Hillary Clinton has won Nevada's Democratic Party caucuses in a hard-fought race against second-place candidate Barack Obama. Mike O'Sullivan reports from Las Vegas, Mitt Romney easily won the Republican race in Nevada.

 New York Senator Clinton won the popular vote by 51 to 45 percent (over Barack Obama), which gives her momentum as she heads into future races. Former senator John Edwards placed a distant third.

Former Massachusetts governor Mitt Romney gained an easy win in the Republican caucuses, finishing nearly 40 percent ahead of his closest rivals. Romney campaigned heavily in the state and dominated the race against Arizona senator John McCain and Texas congressman Ron Paul.

The Democratic race was hard fought. Illinois Senator Barack Obama had the backing of the powerful Culinary Workers Union, whose members work in hotels, restaurants and casinos. But Senator Clinton had backing from other labor groups, including the teacher's union.

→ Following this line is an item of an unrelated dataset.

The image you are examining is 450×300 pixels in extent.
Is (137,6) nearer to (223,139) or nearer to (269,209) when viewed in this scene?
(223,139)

A mixed group of 400 hotel and casino workers came to a Democratic caucus in the entertainment district called the Las Vegas Strip, one of nine special sites set up in the district.

Caucus goers chanted their support of rival candidates before the selection started.

Then they gathered in different parts of the room, according to candidate, to make their choices known.

Hotel worker Tanya Friis, like the majority at her caucus, supported Clinton.

"To me, it's a very important election that I feel passionately about, and I just could not live with myself if I didn't participate," said Friis.

For Democrats, Nevada was a test of the candidates' appeal to Hispanics, who make up nearly one quarter of the state's population and 12 percent of the electorate. The powerful union that backed Obama is more than 40 percent Hispanic, but Clinton also received endorsements from several Hispanic leaders. An Associated Press poll of caucus goers shows she did well among Hispanics, and with whites and women voters. Obama got strong support from African Americans.

Religion played a role in the Republican caucuses. One in four who took part was Mormon, as is the winner, Mitt Romney.

Republicans said their number one concern is the economy. Romney, a millionaire businessman, says is well positioned to deal with that and other issues.

"People are very concerned about what is happening globally, but they are also concerned about what is happening here at home, and they want to know how our economy is going to be strengthened, both short term and long term," said Romney.

Democrats will hold their next contest in South Carolina Saturday, and Republicans are focusing on the Florida primary three days later. Both parties are looking ahead to Super Tuesday on February 5, when more than 20 states will hold primaries and caucuses.